Yaşlı cücenin onu hissettiğini görünce şok oldu, özellikle de kayıp hazine mezarında bulduğu güçlü bir eseri açıkça kendisini gizlemek için kullandığı için! Ancak kısa sürede sakinliğini yeniden kazandı.
Nine şaşkın bir ifadeyle başını kaşırken gözleri etrafta gezindi.
“Aslında yanlış yola girdim ve dönüş yolunu unuttum. Sanırım doğru taraftan geldim. Özür dilerim; gitmeliyim-!”
Sözleri azaldı ve cüce onu arkadan yakaladığında kıkırdadı. Odiak'ın gözleri kısıldı.
“Evlat, kullandığın zayıf eserin seni benden sakladığına gerçekten inanıyor musun? varlığını aşkın rütbedekilerden gizlemiş olabilir, ama salondaki birçok kişi buraya geldiğin anda seni hissetti. Gerçekten bunu yapacağımı mı düşünüyorsun? sana inanıyorum?”
Nine ona utangaç bir gülümsemeyle karşılık verdi. Tamam, zaten keşfedilmiş olduğundan rol yapmaya gerek yoktu. Ne olursa olsun, cücenin tavırları ve kulak misafiri olduğu konuşma göz önüne alındığında herhangi bir cezayla karşılaşmayacağından emindi.
“Ah… Sadece neden bu kadar çok güçlü insanın bu binada toplandığını bilmek istedim.
Ben de arkadan takip ettim.”
Genç adamın yüzündeki arsız gülümsemeyi gören Odiak'ın kaşı seğirdi.
İfadesinde suskun bir ifade belirdi ama sonra içini çekti.
“O halde her şeyi duydun sanırım? Aslında bu iyi bir şey. Bu, ihtiyacım olmadığı anlamına geliyor.”
herhangi bir şeyi açıklamak için.”
Dokuz ona başını salladı. Tabii ki yaptı; işitmesi oldukça keskindi.
Odiak sırtına vurdu ve binanın çıkışına doğru yürümeye başladılar.
Yaşlı cüce, arkasından gelen genç adama baktı.

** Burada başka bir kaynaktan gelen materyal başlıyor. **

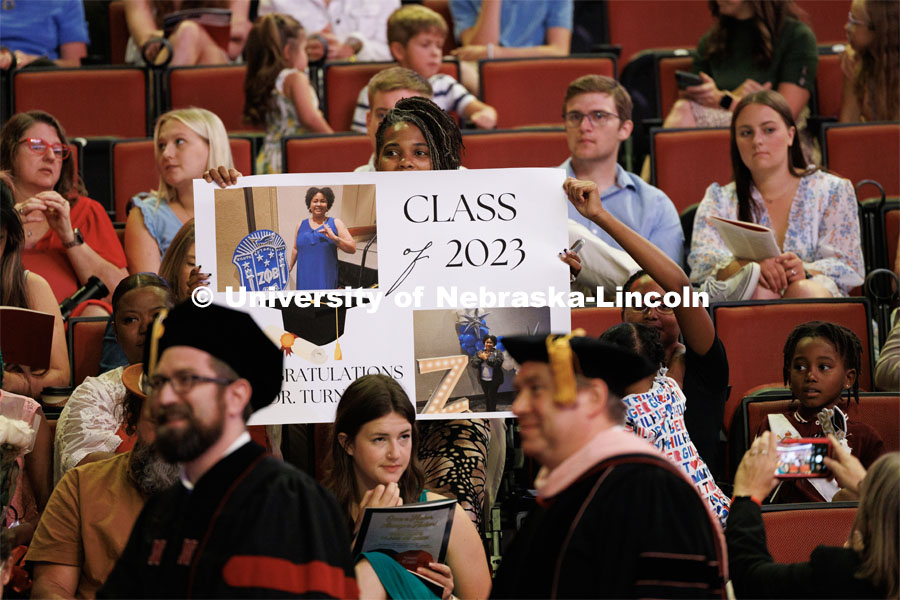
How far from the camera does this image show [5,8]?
7.15m

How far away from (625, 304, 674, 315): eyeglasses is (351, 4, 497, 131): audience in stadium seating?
2.24 meters

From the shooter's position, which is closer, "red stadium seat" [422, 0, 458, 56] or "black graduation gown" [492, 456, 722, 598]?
"black graduation gown" [492, 456, 722, 598]

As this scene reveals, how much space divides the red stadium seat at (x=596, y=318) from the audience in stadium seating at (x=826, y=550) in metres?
1.51

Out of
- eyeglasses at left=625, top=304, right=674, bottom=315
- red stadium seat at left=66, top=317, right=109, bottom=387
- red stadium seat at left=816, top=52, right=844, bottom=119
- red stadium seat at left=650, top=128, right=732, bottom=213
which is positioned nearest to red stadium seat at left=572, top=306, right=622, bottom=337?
eyeglasses at left=625, top=304, right=674, bottom=315

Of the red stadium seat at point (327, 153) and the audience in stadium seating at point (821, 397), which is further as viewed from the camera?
the red stadium seat at point (327, 153)

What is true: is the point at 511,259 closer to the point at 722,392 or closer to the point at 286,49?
the point at 722,392

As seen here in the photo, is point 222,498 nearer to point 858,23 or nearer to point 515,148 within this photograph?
point 515,148

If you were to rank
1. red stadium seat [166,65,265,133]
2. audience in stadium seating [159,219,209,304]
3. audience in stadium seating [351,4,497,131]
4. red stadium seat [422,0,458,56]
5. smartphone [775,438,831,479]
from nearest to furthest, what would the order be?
smartphone [775,438,831,479], audience in stadium seating [159,219,209,304], audience in stadium seating [351,4,497,131], red stadium seat [166,65,265,133], red stadium seat [422,0,458,56]

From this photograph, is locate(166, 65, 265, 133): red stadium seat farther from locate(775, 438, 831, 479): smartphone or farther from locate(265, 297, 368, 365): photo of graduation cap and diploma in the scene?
locate(775, 438, 831, 479): smartphone

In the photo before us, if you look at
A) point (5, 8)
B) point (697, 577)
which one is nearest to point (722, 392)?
point (697, 577)

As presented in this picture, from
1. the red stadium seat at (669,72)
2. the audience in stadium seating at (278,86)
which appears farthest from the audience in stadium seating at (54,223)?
the red stadium seat at (669,72)

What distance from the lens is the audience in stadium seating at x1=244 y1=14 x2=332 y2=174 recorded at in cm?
638

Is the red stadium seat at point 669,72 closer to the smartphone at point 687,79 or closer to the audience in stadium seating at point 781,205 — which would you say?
the smartphone at point 687,79

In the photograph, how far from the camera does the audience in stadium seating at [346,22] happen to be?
7359 millimetres
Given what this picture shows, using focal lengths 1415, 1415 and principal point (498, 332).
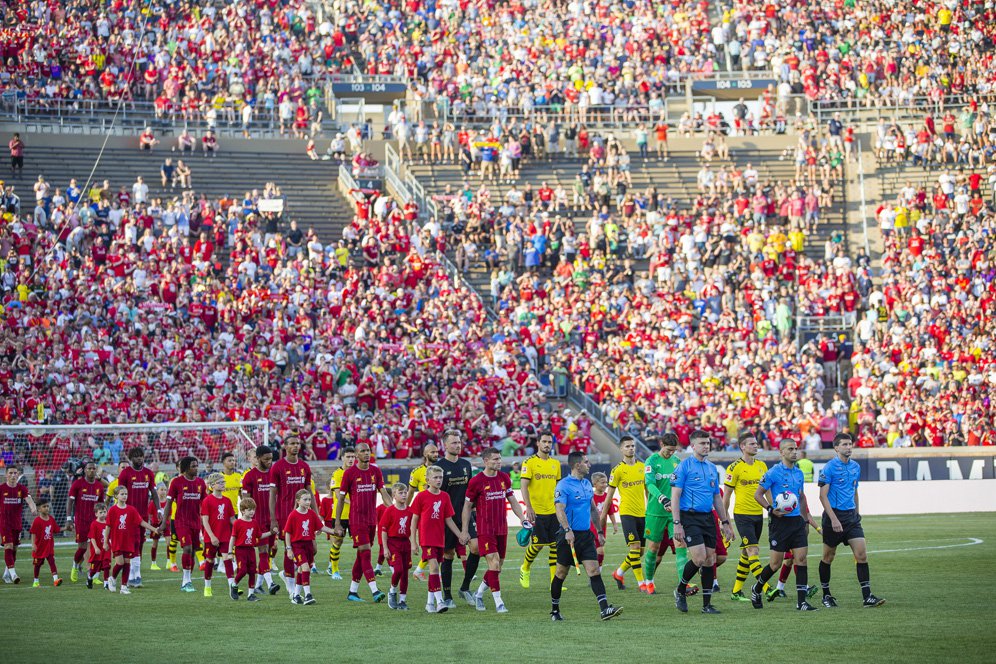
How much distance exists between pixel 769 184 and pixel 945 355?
9162mm

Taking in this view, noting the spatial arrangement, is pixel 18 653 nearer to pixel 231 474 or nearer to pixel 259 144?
pixel 231 474

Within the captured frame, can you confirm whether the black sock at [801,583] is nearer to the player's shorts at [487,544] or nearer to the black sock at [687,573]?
the black sock at [687,573]

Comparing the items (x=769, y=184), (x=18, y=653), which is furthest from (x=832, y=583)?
(x=769, y=184)

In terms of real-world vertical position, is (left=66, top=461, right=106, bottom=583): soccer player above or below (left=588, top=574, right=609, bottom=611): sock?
below

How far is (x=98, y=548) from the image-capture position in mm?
19812

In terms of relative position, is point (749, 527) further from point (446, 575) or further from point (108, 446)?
point (108, 446)

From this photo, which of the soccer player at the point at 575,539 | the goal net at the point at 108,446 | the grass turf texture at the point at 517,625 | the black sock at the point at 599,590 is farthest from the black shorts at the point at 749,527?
the goal net at the point at 108,446

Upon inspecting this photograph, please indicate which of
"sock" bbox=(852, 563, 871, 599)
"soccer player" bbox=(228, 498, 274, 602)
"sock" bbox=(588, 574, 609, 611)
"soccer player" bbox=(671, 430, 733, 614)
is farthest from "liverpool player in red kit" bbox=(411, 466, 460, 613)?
"sock" bbox=(852, 563, 871, 599)

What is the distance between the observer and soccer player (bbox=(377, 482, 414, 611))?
1658 centimetres

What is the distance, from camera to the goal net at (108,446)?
28219mm

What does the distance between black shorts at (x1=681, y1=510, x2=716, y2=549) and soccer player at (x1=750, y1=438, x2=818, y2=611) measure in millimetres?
820

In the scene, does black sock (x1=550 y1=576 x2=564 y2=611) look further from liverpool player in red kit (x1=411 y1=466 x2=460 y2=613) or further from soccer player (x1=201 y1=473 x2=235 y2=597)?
soccer player (x1=201 y1=473 x2=235 y2=597)

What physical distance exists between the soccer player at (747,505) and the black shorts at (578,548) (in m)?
2.05

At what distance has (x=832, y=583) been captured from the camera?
62.1 feet
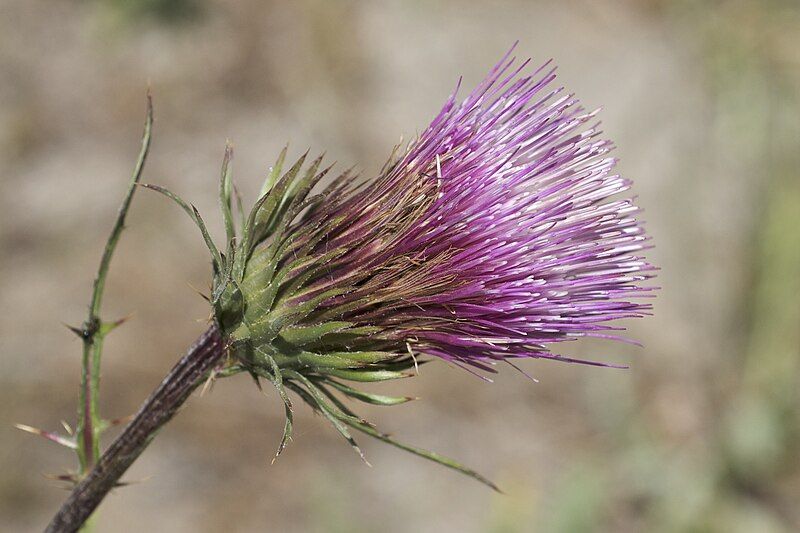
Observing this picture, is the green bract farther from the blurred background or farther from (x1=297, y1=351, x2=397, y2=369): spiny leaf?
the blurred background

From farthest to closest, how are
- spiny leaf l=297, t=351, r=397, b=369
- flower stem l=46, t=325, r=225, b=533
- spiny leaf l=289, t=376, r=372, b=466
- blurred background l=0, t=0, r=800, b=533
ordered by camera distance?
blurred background l=0, t=0, r=800, b=533
flower stem l=46, t=325, r=225, b=533
spiny leaf l=297, t=351, r=397, b=369
spiny leaf l=289, t=376, r=372, b=466

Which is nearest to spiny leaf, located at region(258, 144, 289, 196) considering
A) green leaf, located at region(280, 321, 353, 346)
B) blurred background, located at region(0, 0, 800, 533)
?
green leaf, located at region(280, 321, 353, 346)

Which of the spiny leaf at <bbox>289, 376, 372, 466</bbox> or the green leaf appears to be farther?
the green leaf

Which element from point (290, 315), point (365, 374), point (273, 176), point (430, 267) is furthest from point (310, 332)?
point (273, 176)

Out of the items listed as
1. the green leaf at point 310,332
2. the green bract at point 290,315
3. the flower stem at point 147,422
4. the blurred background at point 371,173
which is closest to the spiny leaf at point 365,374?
the green bract at point 290,315

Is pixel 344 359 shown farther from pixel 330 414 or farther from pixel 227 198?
→ pixel 227 198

“Neyse, beni biliyor musun? Bu bizim ilk resmi toplantımız ama ben de aynı ülkedenim.
senin gibi gezegen.”
Dokuz hızla ona yetişti.
“Öyle biliyorum. Sadece ben değil, yanımdaki herkes de seni tanıyor. Sen Odiak'sın, değil mi? Aslında Zron bize senden bahsetti. Bir süre önce ortadan kayboldu, o yüzden şimdi nerede olduğunu bilmiyorum.”
Bir an durakladı.
“Ama Yon ve Susan'ı gördün mü diye sormak istiyorum. O iki yaşlı adam elf gezegeninde bizimle birlikteydiler ama seni ve James'i bulacaklarını söyleyerek önce onlar gittiler. Biz buradayız ama ben
Onları hiçbir yerde görmeyin.”
Odiak kaşlarını çatarak tanıdık isimleri dilinde yuvarladı. Bu ona birkaç dakika sürdü
Nine'ın bahsettiği kişileri hatırlama anları yaşandı ve sonunda bunu yaptığında gözleri şaşkınlıkla hafifçe açıldı.
“Yon ve Susan hala hayattalar mı? Peki Zron da mı o hırsız? Durun… durun… durun, bana onların yanınızda olduğunu söylüyorsunuz ama sonra hepsi ortadan kaybolmuş mu? Hatta ikisi onu bulacaklarını bile iddia etti. ben ve James?”
Nine, gerçek bu olduğundan başını salladı ama sonra Odiak kahkahalara boğuldu. Yaşlı cüce bir süre sonra sakinleşti ve hafif bir gülümsemeyle başını salladı.
“Mavi gezegenin koruyucuları olarak Susan ve Yon bana ve James'e gerçekten saygı duyuyorlar. Ancak,
Eminim buraya gelmeyeceklerdi çünkü onlara sorumluluk yükleyen kişi James'ti. İkili bize akıllarından bir parça vermeden önce güçlenmeye çalışacaktı… ve Zron'a gelince, onun buraya asla gelmeyeceğinden eminim. Hırsızlığı daha çok seviyor
her şeyden çok.”
Dokuz 'oh' dedi. Yon ve Susan aniden ayrıldıklarında bir şeylerin ters gittiğini hissetmişti, gerçi ikili buraya gelmek için onlara katılabilirdi.
Aniden Odiak ciddi bir bakışla gözlerinin içine baktı ve yaşlı cücenin sonraki sözlerini duyunca Nine'ın gözleri genişledi.
“Gözlerin… oldukça güçlüler. Ama güçlerini burada kullanmayın, çünkü çoğu kişi bunu arzuluyor.
bakışınızın sahip olduğu vizyon. Burada da herkese karşı dikkatli olun. Kimin gizlice karanlık tarafa katılmış olabileceğini asla bilemezsiniz. Aramızda çok sayıda casus ortaya çıkardık ama her an bize kimin ihanet edebileceğini öngöremiyoruz.”